All signs point to another year of slow but solid traffic growth, strong pricing power, and continued investment in capacity. Global gloom and a still-fragile domestic economy caused many American businesses to raise caution flags as they sized up prospects for the New Year.

Railroads were not among them. North America's largest railroad, Union Pacific, is looking ahead to 2012 with particular interest: It will be the railroad's 150th anniversary year (dating from the signing by President Lincoln of the legislation creating a transcontinental railroad). UP sees it as a year of continued performance and financial records.

UP enters 2012 with plans to increase its capital spending (up and above the $3.2 billion invested in 2011). Early in 2012 it will pay its shareholders a dividend increased by 26%. Quality service, and the ability to price it for profit, is the essence of the story. Also important is the ability to recover nearly all of the soaring price increases that hit all users of diesel fuel this year.

A railroad that can raise revenues 15% on a 1% increase in traffic, as UP did in 2011's third quarter, is a force to reckon with.

"We're generating record free cash flows and making significant capital investments to add value for customers, all of which is driving improved shareholder returns," says UP chief executive Jim Young. "We remain confident in our business strategy going forward, allowing us to increase the dividend for the second time this year. Dividends per share in 2011 have increased a total of 58%, a significant step toward achieving our target payout ratio of approximately 30% on a declared basis."

Operating characteristics and traffic opportunities vary from railroad to railroad, but the forces that have made this such a profitable year for UP, and that underlie optimistic predictions for 2012, are common to all railroads.

BNSF chief executive Matt Rose says his railroad's capital plan should be robust again in 2012. "As always, we will maintain and improve our network, invest for future growth opportunities, and improve efficiency," he says. "We plan to invest capital in all areas—maintenance first, continuing to renew our locomotive fleet, expanding intermodal capabilities, cars, and other expansion projects.
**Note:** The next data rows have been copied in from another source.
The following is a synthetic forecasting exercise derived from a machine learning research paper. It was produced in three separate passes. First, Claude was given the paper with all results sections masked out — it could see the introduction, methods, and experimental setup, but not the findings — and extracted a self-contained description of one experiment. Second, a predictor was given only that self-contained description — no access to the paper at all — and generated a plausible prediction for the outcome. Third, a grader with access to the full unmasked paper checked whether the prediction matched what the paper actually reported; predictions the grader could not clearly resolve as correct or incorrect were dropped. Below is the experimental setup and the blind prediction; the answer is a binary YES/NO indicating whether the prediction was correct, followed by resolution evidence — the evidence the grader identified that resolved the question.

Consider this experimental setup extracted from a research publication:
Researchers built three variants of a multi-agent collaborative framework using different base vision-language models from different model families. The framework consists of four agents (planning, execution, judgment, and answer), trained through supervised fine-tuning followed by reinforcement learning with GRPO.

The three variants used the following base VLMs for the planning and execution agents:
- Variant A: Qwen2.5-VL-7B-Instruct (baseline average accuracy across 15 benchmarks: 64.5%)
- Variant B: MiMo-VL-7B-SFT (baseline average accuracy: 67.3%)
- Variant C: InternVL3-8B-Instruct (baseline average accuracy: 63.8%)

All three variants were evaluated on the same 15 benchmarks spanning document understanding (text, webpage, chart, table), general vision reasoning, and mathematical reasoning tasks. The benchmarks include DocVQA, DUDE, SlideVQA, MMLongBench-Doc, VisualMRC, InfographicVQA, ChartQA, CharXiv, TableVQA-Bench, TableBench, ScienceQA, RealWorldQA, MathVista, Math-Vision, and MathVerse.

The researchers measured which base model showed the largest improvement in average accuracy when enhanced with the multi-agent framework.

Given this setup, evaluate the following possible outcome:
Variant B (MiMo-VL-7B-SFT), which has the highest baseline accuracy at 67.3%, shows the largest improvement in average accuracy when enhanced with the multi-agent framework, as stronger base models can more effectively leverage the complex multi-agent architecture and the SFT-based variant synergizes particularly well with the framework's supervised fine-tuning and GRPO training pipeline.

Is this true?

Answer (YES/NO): NO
PTC will continue to be 5% to 10% of our total capital commitments. We see continued but slow growth in all business units, and do not expect to return to historical highs until 2013."

CSX chief executive Michael Ward says his railroad "is committed to building the rail capacity to meet America's growing need for efficient, environmentally friendly freight transportation. Our capital investment has, and will continue, to reflect that commitment. The 2012 capital investment plan is being developed and will be announced during the first quarter of 2012. Earlier this year, we committed to invest, on average, 18% of our revenues on capital projects through 2015. We also increased projected 2011 capital investment from $2 billion to $2.2 billion, on top of $8.3 billion invested from 2006 to 2010. These investments include, of course, ongoing work on our 21,000 route-mile network, but also expanded track capacity, new or expanded terminals, additional locomotives, and more railcars."

The largest of CSX's capacity projects is the approximately $850 million National Gateway, the six-state public-private initiative to clear the rail route between Mid-Atlantic ports and the Midwest for doublestacked container traffic. Earlier this year, one of the National Gateway's key projects, the $175 million Northwest Ohio Intermodal Terminal, opened. The additional network capacity, both on the National Gateway and in other key areas, "positions CSX to more effectively serve customers and prepare for what is forecast to be a more than 60% increase in transportation demand over the next 30 years," Ward says.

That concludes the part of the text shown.